- THE TASKS:
[1] In the passage on opera directing, who dismantled and rethought the Candide production two days before the first night?
[2] Give back the passage on opera directing word for word, from "Where modernisation and" up to and including "couple of days.".
== SELECTED TEXT
By chance the last three operas I've seen have all been pieces I know like the back of my hand (Britten's MND, Turn of the Screw and Peter Grimes respectively), and all three were products of Director's Theatre. Two of the three made my blood boil: I've already briefly posted my thoughts on the travesty which was the ON Grimes, and the ETO's MND was destroyed by the director's concept that Puck himself was a mortal changeling who was now ready for retirement, so in direct contravention of the mercurial athletic music Britten provides for the character we had a tired old fogey who'd not have been out of place in Last of the Summer Wine. It's possible that one could make the concept work in the original play, but in the opera it was an idea which should have been smothered at birth. On the plus side, the Turn of the Screw (in the round with no scenery, hardly any props, updated to the first half of the C20th century, and kicking off with the idea that the children were already well on the way to adult knowledge) worked like a dream.
Doesn't it rather depend on the work, too? Works which have myriad layers of meaning (The Ring being an obvious example) will be far less damaged by such treatment than, say most Mozart works, where, in the main, the story is the librettist and composer's prime concern, rather than deeper philosophical levels. The article is rather misleading on the subject of the Chéreau Ring: yes, at first it was derided, but with later revivals it established itself as a much-admired masterpiece. The next cycle to be staged at Bayreuth, the Hall/Solti 'English' Ring, with its intentional return to 'realistic' staging (Rhinemaidens swimming in real water, etc.) and concentration simply on telling the story, suffered very badly by critical comparison.
Where modernisation and conceptualistaion enhance the original work, I'm all for it: where it's just a gratuitous exploitation tacked on, then I'm most certainly against it. I've actually been in production of Bernstein's Candide directed by a Hungarian director who was as out of his depth as a frogman in a paddling pool (looking for depths which just weren't there); two days before the first night there was a cast revolt and the whole thing was dismantled and rethought by the cast and choreographer during a very fraught but eventually satisfying couple of days.
====
== AVAILABLE DATA
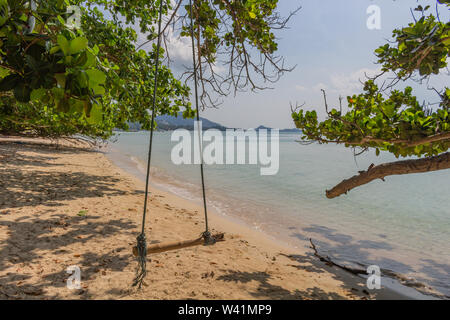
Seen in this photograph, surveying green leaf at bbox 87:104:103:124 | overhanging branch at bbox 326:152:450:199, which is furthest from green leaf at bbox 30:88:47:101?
overhanging branch at bbox 326:152:450:199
====
- CORRECT ANSWERS:
[1] The cast and choreographer did.

[2]
Where modernisation and conceptualistaion enhance the original work, I'm all for it: where it's just a gratuitous exploitation tacked on, then I'm most certainly against it. I've actually been in production of Bernstein's Candide directed by a Hungarian director who was as out of his depth as a frogman in a paddling pool (looking for depths which just weren't there); two days before the first night there was a cast revolt and the whole thing was dismantled and rethought by the cast and choreographer during a very fraught but eventually satisfying couple of days.